On the side is definitely better than under the tank since I think all arthropods that burrow will do so to escape heat. I haven't had a need to heat my millipedes but got a heat pad for the side of one of my roach terrariums. Another benefit of on the side is that a second container of roaches placed near the heat pad also get some extra warmth now.


----------



## millipaige (Nov 19, 2016)

I got my heat pad and put it on the side near the top, so there is a couple inches between the top of the substrate and the bottom of the pad. I have only had it set up for about an hour or so, so it is still working on warming things up, but already my male milli, who has spent almost all of his time tightly curled since I got them Thursday, has loosened up a little bit and I can see he is wiggling his legs and antennae a bit more. Hoping maybe that means he is a bit more comfortable.


----------



## ErinM31 (Nov 19, 2016)

millipaige said:


> I got my heat pad and put it on the side near the top, so there is a couple inches between the top of the substrate and the bottom of the pad. I have only had it set up for about an hour or so, so it is still working on warming things up, but already my male milli, who has spent almost all of his time tightly curled since I got them Thursday, has loosened up a little bit and I can see he is wiggling his legs and antennae a bit more. Hoping maybe that means he is a bit more comfortable.


That's good to hear!  Your enclosure isn't plastic, is it? When I was shopping for one on Amazon, the reviews all said they will melt plastic.

EDIT: It may have just been higher wattage heat mats that melt plastic. I wish that I could find the products with those reviews again...


----------



## millipaige (Nov 19, 2016)

ErinM31 said:


> That's good to hear!  Your enclosure isn't plastic, is it?
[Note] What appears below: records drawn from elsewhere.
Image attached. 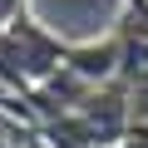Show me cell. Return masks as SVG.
Instances as JSON below:
<instances>
[{
    "mask_svg": "<svg viewBox=\"0 0 148 148\" xmlns=\"http://www.w3.org/2000/svg\"><path fill=\"white\" fill-rule=\"evenodd\" d=\"M20 10H25V0H0V30H10L15 20H25Z\"/></svg>",
    "mask_w": 148,
    "mask_h": 148,
    "instance_id": "1",
    "label": "cell"
}]
</instances>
When I was shopping for one on Amazon, the reviews all said they will melt plastic.


Nope, glass!  The female also seems to be enjoying the addition of the heat pad, I'm glad I picked it up.

Reactions: Like 1


----------



## mickiem (Nov 19, 2016)

What size heaters were you looking at, @ErinM31 ?  I have used the low wattage (7-8W) with no melting.  I used them before with acrylic, but my enclosures now are softer plastic.  I will have to look into this a little better.  Yikes.


----------



## ErinM31 (Nov 19, 2016)

mickiem said:


> What size heaters were you looking at, @ErinM31 ?  I have used the low wattage (7-8W) with no melting.  I used them before with acrylic, but my enclosures now are softer plastic.  I will have to look into this a little better.  Yikes.
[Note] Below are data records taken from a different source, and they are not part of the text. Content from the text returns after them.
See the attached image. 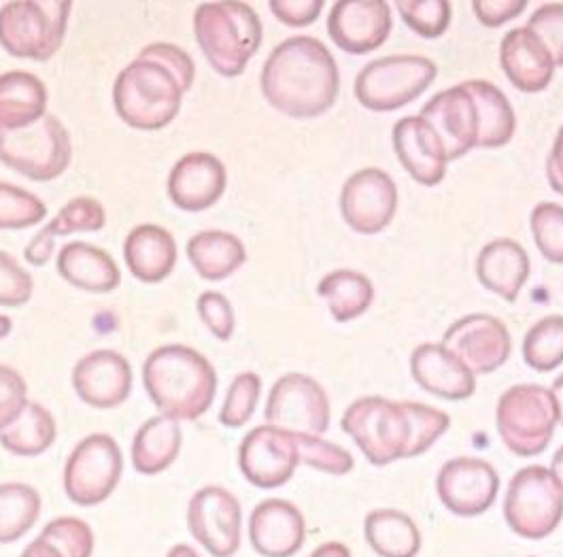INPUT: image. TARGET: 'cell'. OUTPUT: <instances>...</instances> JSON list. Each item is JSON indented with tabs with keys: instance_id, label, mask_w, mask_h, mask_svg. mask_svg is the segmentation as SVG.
I'll return each mask as SVG.
<instances>
[{
	"instance_id": "obj_11",
	"label": "cell",
	"mask_w": 563,
	"mask_h": 557,
	"mask_svg": "<svg viewBox=\"0 0 563 557\" xmlns=\"http://www.w3.org/2000/svg\"><path fill=\"white\" fill-rule=\"evenodd\" d=\"M124 470V456L109 434L84 438L64 466V492L79 506H96L115 492Z\"/></svg>"
},
{
	"instance_id": "obj_31",
	"label": "cell",
	"mask_w": 563,
	"mask_h": 557,
	"mask_svg": "<svg viewBox=\"0 0 563 557\" xmlns=\"http://www.w3.org/2000/svg\"><path fill=\"white\" fill-rule=\"evenodd\" d=\"M464 86L476 102V116H478L476 148L496 150V148L508 145L517 130V116L506 94L485 79H470L464 81Z\"/></svg>"
},
{
	"instance_id": "obj_38",
	"label": "cell",
	"mask_w": 563,
	"mask_h": 557,
	"mask_svg": "<svg viewBox=\"0 0 563 557\" xmlns=\"http://www.w3.org/2000/svg\"><path fill=\"white\" fill-rule=\"evenodd\" d=\"M523 360L536 372H553L563 364V315L536 321L523 339Z\"/></svg>"
},
{
	"instance_id": "obj_47",
	"label": "cell",
	"mask_w": 563,
	"mask_h": 557,
	"mask_svg": "<svg viewBox=\"0 0 563 557\" xmlns=\"http://www.w3.org/2000/svg\"><path fill=\"white\" fill-rule=\"evenodd\" d=\"M196 309L205 326L213 332L216 339L230 341L236 328V317L230 301L220 292H202L196 301Z\"/></svg>"
},
{
	"instance_id": "obj_30",
	"label": "cell",
	"mask_w": 563,
	"mask_h": 557,
	"mask_svg": "<svg viewBox=\"0 0 563 557\" xmlns=\"http://www.w3.org/2000/svg\"><path fill=\"white\" fill-rule=\"evenodd\" d=\"M47 88L26 70L0 75V130H24L47 116Z\"/></svg>"
},
{
	"instance_id": "obj_5",
	"label": "cell",
	"mask_w": 563,
	"mask_h": 557,
	"mask_svg": "<svg viewBox=\"0 0 563 557\" xmlns=\"http://www.w3.org/2000/svg\"><path fill=\"white\" fill-rule=\"evenodd\" d=\"M194 34L221 77H239L257 54L264 29L247 2H205L194 13Z\"/></svg>"
},
{
	"instance_id": "obj_10",
	"label": "cell",
	"mask_w": 563,
	"mask_h": 557,
	"mask_svg": "<svg viewBox=\"0 0 563 557\" xmlns=\"http://www.w3.org/2000/svg\"><path fill=\"white\" fill-rule=\"evenodd\" d=\"M70 155L68 130L52 113L24 130H0V162L32 182L58 179Z\"/></svg>"
},
{
	"instance_id": "obj_33",
	"label": "cell",
	"mask_w": 563,
	"mask_h": 557,
	"mask_svg": "<svg viewBox=\"0 0 563 557\" xmlns=\"http://www.w3.org/2000/svg\"><path fill=\"white\" fill-rule=\"evenodd\" d=\"M188 258L196 273L207 281L232 277L245 262L243 241L223 230H205L188 241Z\"/></svg>"
},
{
	"instance_id": "obj_46",
	"label": "cell",
	"mask_w": 563,
	"mask_h": 557,
	"mask_svg": "<svg viewBox=\"0 0 563 557\" xmlns=\"http://www.w3.org/2000/svg\"><path fill=\"white\" fill-rule=\"evenodd\" d=\"M34 281L7 251H0V307H22L32 298Z\"/></svg>"
},
{
	"instance_id": "obj_37",
	"label": "cell",
	"mask_w": 563,
	"mask_h": 557,
	"mask_svg": "<svg viewBox=\"0 0 563 557\" xmlns=\"http://www.w3.org/2000/svg\"><path fill=\"white\" fill-rule=\"evenodd\" d=\"M41 515V495L26 483L0 485V543H15Z\"/></svg>"
},
{
	"instance_id": "obj_40",
	"label": "cell",
	"mask_w": 563,
	"mask_h": 557,
	"mask_svg": "<svg viewBox=\"0 0 563 557\" xmlns=\"http://www.w3.org/2000/svg\"><path fill=\"white\" fill-rule=\"evenodd\" d=\"M396 7L408 29L423 39H439L451 26L449 0H400Z\"/></svg>"
},
{
	"instance_id": "obj_54",
	"label": "cell",
	"mask_w": 563,
	"mask_h": 557,
	"mask_svg": "<svg viewBox=\"0 0 563 557\" xmlns=\"http://www.w3.org/2000/svg\"><path fill=\"white\" fill-rule=\"evenodd\" d=\"M551 394L555 401V408H558V422L563 426V372L553 381L551 385Z\"/></svg>"
},
{
	"instance_id": "obj_13",
	"label": "cell",
	"mask_w": 563,
	"mask_h": 557,
	"mask_svg": "<svg viewBox=\"0 0 563 557\" xmlns=\"http://www.w3.org/2000/svg\"><path fill=\"white\" fill-rule=\"evenodd\" d=\"M341 216L357 234L383 232L398 214V187L389 173L362 168L353 173L341 189Z\"/></svg>"
},
{
	"instance_id": "obj_18",
	"label": "cell",
	"mask_w": 563,
	"mask_h": 557,
	"mask_svg": "<svg viewBox=\"0 0 563 557\" xmlns=\"http://www.w3.org/2000/svg\"><path fill=\"white\" fill-rule=\"evenodd\" d=\"M391 29V7L385 0H339L328 15L330 39L353 56L378 50L389 39Z\"/></svg>"
},
{
	"instance_id": "obj_25",
	"label": "cell",
	"mask_w": 563,
	"mask_h": 557,
	"mask_svg": "<svg viewBox=\"0 0 563 557\" xmlns=\"http://www.w3.org/2000/svg\"><path fill=\"white\" fill-rule=\"evenodd\" d=\"M500 66L508 81L526 94L547 90L558 68L549 50L528 26L504 34L500 43Z\"/></svg>"
},
{
	"instance_id": "obj_55",
	"label": "cell",
	"mask_w": 563,
	"mask_h": 557,
	"mask_svg": "<svg viewBox=\"0 0 563 557\" xmlns=\"http://www.w3.org/2000/svg\"><path fill=\"white\" fill-rule=\"evenodd\" d=\"M551 472L555 474V479L560 481L563 490V447L558 449V454L553 456V462H551Z\"/></svg>"
},
{
	"instance_id": "obj_28",
	"label": "cell",
	"mask_w": 563,
	"mask_h": 557,
	"mask_svg": "<svg viewBox=\"0 0 563 557\" xmlns=\"http://www.w3.org/2000/svg\"><path fill=\"white\" fill-rule=\"evenodd\" d=\"M60 277L77 290L92 294H109L122 283V273L115 260L90 243L73 241L58 253Z\"/></svg>"
},
{
	"instance_id": "obj_52",
	"label": "cell",
	"mask_w": 563,
	"mask_h": 557,
	"mask_svg": "<svg viewBox=\"0 0 563 557\" xmlns=\"http://www.w3.org/2000/svg\"><path fill=\"white\" fill-rule=\"evenodd\" d=\"M20 557H64L60 549L56 545H52L49 540H45L43 536H38L36 540H32L31 545L24 549V554Z\"/></svg>"
},
{
	"instance_id": "obj_17",
	"label": "cell",
	"mask_w": 563,
	"mask_h": 557,
	"mask_svg": "<svg viewBox=\"0 0 563 557\" xmlns=\"http://www.w3.org/2000/svg\"><path fill=\"white\" fill-rule=\"evenodd\" d=\"M437 492L453 515L476 517L494 506L500 492V474L481 458H455L440 468Z\"/></svg>"
},
{
	"instance_id": "obj_22",
	"label": "cell",
	"mask_w": 563,
	"mask_h": 557,
	"mask_svg": "<svg viewBox=\"0 0 563 557\" xmlns=\"http://www.w3.org/2000/svg\"><path fill=\"white\" fill-rule=\"evenodd\" d=\"M394 152L402 168L421 186L434 187L446 177V152L437 130L421 116H408L394 125Z\"/></svg>"
},
{
	"instance_id": "obj_8",
	"label": "cell",
	"mask_w": 563,
	"mask_h": 557,
	"mask_svg": "<svg viewBox=\"0 0 563 557\" xmlns=\"http://www.w3.org/2000/svg\"><path fill=\"white\" fill-rule=\"evenodd\" d=\"M437 77L439 66L426 56H385L357 73L353 92L362 107L376 113H389L426 94Z\"/></svg>"
},
{
	"instance_id": "obj_43",
	"label": "cell",
	"mask_w": 563,
	"mask_h": 557,
	"mask_svg": "<svg viewBox=\"0 0 563 557\" xmlns=\"http://www.w3.org/2000/svg\"><path fill=\"white\" fill-rule=\"evenodd\" d=\"M296 440L300 447V465L311 466L314 470L336 477L351 472L355 466L353 456L346 449L323 440L321 436L296 433Z\"/></svg>"
},
{
	"instance_id": "obj_3",
	"label": "cell",
	"mask_w": 563,
	"mask_h": 557,
	"mask_svg": "<svg viewBox=\"0 0 563 557\" xmlns=\"http://www.w3.org/2000/svg\"><path fill=\"white\" fill-rule=\"evenodd\" d=\"M260 84L264 98L279 113L313 120L334 107L341 92V70L319 39L300 34L271 52Z\"/></svg>"
},
{
	"instance_id": "obj_51",
	"label": "cell",
	"mask_w": 563,
	"mask_h": 557,
	"mask_svg": "<svg viewBox=\"0 0 563 557\" xmlns=\"http://www.w3.org/2000/svg\"><path fill=\"white\" fill-rule=\"evenodd\" d=\"M547 179H549V186L553 187V192L563 196V125L555 136L553 150L547 160Z\"/></svg>"
},
{
	"instance_id": "obj_53",
	"label": "cell",
	"mask_w": 563,
	"mask_h": 557,
	"mask_svg": "<svg viewBox=\"0 0 563 557\" xmlns=\"http://www.w3.org/2000/svg\"><path fill=\"white\" fill-rule=\"evenodd\" d=\"M311 557H351V551L346 545L334 540V543H325V545L317 547Z\"/></svg>"
},
{
	"instance_id": "obj_35",
	"label": "cell",
	"mask_w": 563,
	"mask_h": 557,
	"mask_svg": "<svg viewBox=\"0 0 563 557\" xmlns=\"http://www.w3.org/2000/svg\"><path fill=\"white\" fill-rule=\"evenodd\" d=\"M317 294L328 303L332 317L346 324L371 309L375 301V285L371 278L357 271L341 269L319 281Z\"/></svg>"
},
{
	"instance_id": "obj_34",
	"label": "cell",
	"mask_w": 563,
	"mask_h": 557,
	"mask_svg": "<svg viewBox=\"0 0 563 557\" xmlns=\"http://www.w3.org/2000/svg\"><path fill=\"white\" fill-rule=\"evenodd\" d=\"M364 536L378 557H415L421 549V532L407 513L376 509L366 515Z\"/></svg>"
},
{
	"instance_id": "obj_42",
	"label": "cell",
	"mask_w": 563,
	"mask_h": 557,
	"mask_svg": "<svg viewBox=\"0 0 563 557\" xmlns=\"http://www.w3.org/2000/svg\"><path fill=\"white\" fill-rule=\"evenodd\" d=\"M536 248L544 260L563 264V207L555 203H540L530 217Z\"/></svg>"
},
{
	"instance_id": "obj_21",
	"label": "cell",
	"mask_w": 563,
	"mask_h": 557,
	"mask_svg": "<svg viewBox=\"0 0 563 557\" xmlns=\"http://www.w3.org/2000/svg\"><path fill=\"white\" fill-rule=\"evenodd\" d=\"M73 387L88 406L115 408L132 392L130 362L113 349L92 351L75 364Z\"/></svg>"
},
{
	"instance_id": "obj_20",
	"label": "cell",
	"mask_w": 563,
	"mask_h": 557,
	"mask_svg": "<svg viewBox=\"0 0 563 557\" xmlns=\"http://www.w3.org/2000/svg\"><path fill=\"white\" fill-rule=\"evenodd\" d=\"M225 186L228 175L220 157L209 152H191L173 166L166 189L177 209L198 214L220 203Z\"/></svg>"
},
{
	"instance_id": "obj_49",
	"label": "cell",
	"mask_w": 563,
	"mask_h": 557,
	"mask_svg": "<svg viewBox=\"0 0 563 557\" xmlns=\"http://www.w3.org/2000/svg\"><path fill=\"white\" fill-rule=\"evenodd\" d=\"M271 11L285 26L305 29L317 22L323 11V0H273Z\"/></svg>"
},
{
	"instance_id": "obj_44",
	"label": "cell",
	"mask_w": 563,
	"mask_h": 557,
	"mask_svg": "<svg viewBox=\"0 0 563 557\" xmlns=\"http://www.w3.org/2000/svg\"><path fill=\"white\" fill-rule=\"evenodd\" d=\"M41 536L56 545L64 557H92L95 532L79 517H58L43 527Z\"/></svg>"
},
{
	"instance_id": "obj_36",
	"label": "cell",
	"mask_w": 563,
	"mask_h": 557,
	"mask_svg": "<svg viewBox=\"0 0 563 557\" xmlns=\"http://www.w3.org/2000/svg\"><path fill=\"white\" fill-rule=\"evenodd\" d=\"M56 434L52 413L38 403H29L9 426L0 430V445L13 456L34 458L54 445Z\"/></svg>"
},
{
	"instance_id": "obj_14",
	"label": "cell",
	"mask_w": 563,
	"mask_h": 557,
	"mask_svg": "<svg viewBox=\"0 0 563 557\" xmlns=\"http://www.w3.org/2000/svg\"><path fill=\"white\" fill-rule=\"evenodd\" d=\"M241 472L260 490L285 485L300 466V447L296 433L264 424L253 428L239 449Z\"/></svg>"
},
{
	"instance_id": "obj_56",
	"label": "cell",
	"mask_w": 563,
	"mask_h": 557,
	"mask_svg": "<svg viewBox=\"0 0 563 557\" xmlns=\"http://www.w3.org/2000/svg\"><path fill=\"white\" fill-rule=\"evenodd\" d=\"M166 557H200L189 545H175Z\"/></svg>"
},
{
	"instance_id": "obj_41",
	"label": "cell",
	"mask_w": 563,
	"mask_h": 557,
	"mask_svg": "<svg viewBox=\"0 0 563 557\" xmlns=\"http://www.w3.org/2000/svg\"><path fill=\"white\" fill-rule=\"evenodd\" d=\"M262 394V379L255 372H241L228 387L221 406L220 424L225 428H243L253 413Z\"/></svg>"
},
{
	"instance_id": "obj_45",
	"label": "cell",
	"mask_w": 563,
	"mask_h": 557,
	"mask_svg": "<svg viewBox=\"0 0 563 557\" xmlns=\"http://www.w3.org/2000/svg\"><path fill=\"white\" fill-rule=\"evenodd\" d=\"M528 29L549 50L555 66H563V2H549L533 11Z\"/></svg>"
},
{
	"instance_id": "obj_6",
	"label": "cell",
	"mask_w": 563,
	"mask_h": 557,
	"mask_svg": "<svg viewBox=\"0 0 563 557\" xmlns=\"http://www.w3.org/2000/svg\"><path fill=\"white\" fill-rule=\"evenodd\" d=\"M68 0H15L0 9V47L15 56L45 63L63 47Z\"/></svg>"
},
{
	"instance_id": "obj_16",
	"label": "cell",
	"mask_w": 563,
	"mask_h": 557,
	"mask_svg": "<svg viewBox=\"0 0 563 557\" xmlns=\"http://www.w3.org/2000/svg\"><path fill=\"white\" fill-rule=\"evenodd\" d=\"M442 345L455 353L474 374L498 371L508 362L512 351L506 324L487 313H472L457 319L444 332Z\"/></svg>"
},
{
	"instance_id": "obj_48",
	"label": "cell",
	"mask_w": 563,
	"mask_h": 557,
	"mask_svg": "<svg viewBox=\"0 0 563 557\" xmlns=\"http://www.w3.org/2000/svg\"><path fill=\"white\" fill-rule=\"evenodd\" d=\"M29 404V385L11 367L0 364V430L9 426Z\"/></svg>"
},
{
	"instance_id": "obj_32",
	"label": "cell",
	"mask_w": 563,
	"mask_h": 557,
	"mask_svg": "<svg viewBox=\"0 0 563 557\" xmlns=\"http://www.w3.org/2000/svg\"><path fill=\"white\" fill-rule=\"evenodd\" d=\"M184 434L177 419L157 415L147 419L132 440V466L141 474H159L181 451Z\"/></svg>"
},
{
	"instance_id": "obj_57",
	"label": "cell",
	"mask_w": 563,
	"mask_h": 557,
	"mask_svg": "<svg viewBox=\"0 0 563 557\" xmlns=\"http://www.w3.org/2000/svg\"><path fill=\"white\" fill-rule=\"evenodd\" d=\"M11 330H13V321H11L7 315H0V341H2L4 337H9Z\"/></svg>"
},
{
	"instance_id": "obj_4",
	"label": "cell",
	"mask_w": 563,
	"mask_h": 557,
	"mask_svg": "<svg viewBox=\"0 0 563 557\" xmlns=\"http://www.w3.org/2000/svg\"><path fill=\"white\" fill-rule=\"evenodd\" d=\"M145 390L157 411L177 422L202 417L218 394L213 364L186 345L157 347L143 367Z\"/></svg>"
},
{
	"instance_id": "obj_12",
	"label": "cell",
	"mask_w": 563,
	"mask_h": 557,
	"mask_svg": "<svg viewBox=\"0 0 563 557\" xmlns=\"http://www.w3.org/2000/svg\"><path fill=\"white\" fill-rule=\"evenodd\" d=\"M264 417L289 433L321 436L330 428V398L309 374L289 372L273 385Z\"/></svg>"
},
{
	"instance_id": "obj_1",
	"label": "cell",
	"mask_w": 563,
	"mask_h": 557,
	"mask_svg": "<svg viewBox=\"0 0 563 557\" xmlns=\"http://www.w3.org/2000/svg\"><path fill=\"white\" fill-rule=\"evenodd\" d=\"M196 77L188 52L173 43H152L128 64L113 84L118 118L134 130H162L170 124Z\"/></svg>"
},
{
	"instance_id": "obj_23",
	"label": "cell",
	"mask_w": 563,
	"mask_h": 557,
	"mask_svg": "<svg viewBox=\"0 0 563 557\" xmlns=\"http://www.w3.org/2000/svg\"><path fill=\"white\" fill-rule=\"evenodd\" d=\"M250 538L260 556H296L307 538L305 515L283 498H268L251 513Z\"/></svg>"
},
{
	"instance_id": "obj_26",
	"label": "cell",
	"mask_w": 563,
	"mask_h": 557,
	"mask_svg": "<svg viewBox=\"0 0 563 557\" xmlns=\"http://www.w3.org/2000/svg\"><path fill=\"white\" fill-rule=\"evenodd\" d=\"M530 255L512 239H498L481 249L476 258V277L481 285L498 294L506 303H515L521 287L530 278Z\"/></svg>"
},
{
	"instance_id": "obj_2",
	"label": "cell",
	"mask_w": 563,
	"mask_h": 557,
	"mask_svg": "<svg viewBox=\"0 0 563 557\" xmlns=\"http://www.w3.org/2000/svg\"><path fill=\"white\" fill-rule=\"evenodd\" d=\"M451 417L423 403H394L366 396L344 411L341 428L353 438L364 458L375 466L419 458L442 434Z\"/></svg>"
},
{
	"instance_id": "obj_27",
	"label": "cell",
	"mask_w": 563,
	"mask_h": 557,
	"mask_svg": "<svg viewBox=\"0 0 563 557\" xmlns=\"http://www.w3.org/2000/svg\"><path fill=\"white\" fill-rule=\"evenodd\" d=\"M124 258L130 273L139 281L159 283L177 264V243L166 228L143 223L128 234Z\"/></svg>"
},
{
	"instance_id": "obj_7",
	"label": "cell",
	"mask_w": 563,
	"mask_h": 557,
	"mask_svg": "<svg viewBox=\"0 0 563 557\" xmlns=\"http://www.w3.org/2000/svg\"><path fill=\"white\" fill-rule=\"evenodd\" d=\"M558 424L553 394L544 385H515L506 390L498 401V434L506 449L519 458H536L544 454Z\"/></svg>"
},
{
	"instance_id": "obj_15",
	"label": "cell",
	"mask_w": 563,
	"mask_h": 557,
	"mask_svg": "<svg viewBox=\"0 0 563 557\" xmlns=\"http://www.w3.org/2000/svg\"><path fill=\"white\" fill-rule=\"evenodd\" d=\"M188 526L211 556L232 557L241 547V502L218 485L202 488L189 500Z\"/></svg>"
},
{
	"instance_id": "obj_39",
	"label": "cell",
	"mask_w": 563,
	"mask_h": 557,
	"mask_svg": "<svg viewBox=\"0 0 563 557\" xmlns=\"http://www.w3.org/2000/svg\"><path fill=\"white\" fill-rule=\"evenodd\" d=\"M47 216L45 203L22 187L0 182V230H24Z\"/></svg>"
},
{
	"instance_id": "obj_19",
	"label": "cell",
	"mask_w": 563,
	"mask_h": 557,
	"mask_svg": "<svg viewBox=\"0 0 563 557\" xmlns=\"http://www.w3.org/2000/svg\"><path fill=\"white\" fill-rule=\"evenodd\" d=\"M421 118L437 130L446 160H460L476 148L478 116L476 102L464 84L442 90L423 105Z\"/></svg>"
},
{
	"instance_id": "obj_29",
	"label": "cell",
	"mask_w": 563,
	"mask_h": 557,
	"mask_svg": "<svg viewBox=\"0 0 563 557\" xmlns=\"http://www.w3.org/2000/svg\"><path fill=\"white\" fill-rule=\"evenodd\" d=\"M104 223L107 214L96 198H73L64 205L60 214L32 239L29 248L24 249V258L32 266H43L49 262L58 237H66L73 232H98L104 228Z\"/></svg>"
},
{
	"instance_id": "obj_9",
	"label": "cell",
	"mask_w": 563,
	"mask_h": 557,
	"mask_svg": "<svg viewBox=\"0 0 563 557\" xmlns=\"http://www.w3.org/2000/svg\"><path fill=\"white\" fill-rule=\"evenodd\" d=\"M504 517L510 529L528 540H542L563 520V490L551 468H521L508 483Z\"/></svg>"
},
{
	"instance_id": "obj_24",
	"label": "cell",
	"mask_w": 563,
	"mask_h": 557,
	"mask_svg": "<svg viewBox=\"0 0 563 557\" xmlns=\"http://www.w3.org/2000/svg\"><path fill=\"white\" fill-rule=\"evenodd\" d=\"M410 374L417 385L442 401H468L476 376L442 342H423L410 356Z\"/></svg>"
},
{
	"instance_id": "obj_50",
	"label": "cell",
	"mask_w": 563,
	"mask_h": 557,
	"mask_svg": "<svg viewBox=\"0 0 563 557\" xmlns=\"http://www.w3.org/2000/svg\"><path fill=\"white\" fill-rule=\"evenodd\" d=\"M528 9V0H474L472 11L487 29H500Z\"/></svg>"
}]
</instances>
The one that I just got is 8W and I'm using on a glass terrarium. I'm afraid I can't remember the specifics on those that reviewers had said melt plastic and now I can't find them again!  Perhaps the low wattage heating pads are safe as long as the heating is even? Sorry if my info was bad!  I tend to err on the side of caution but perhaps overgeneralized from reviews on higher wattage units or someone who had one malfunction.


----------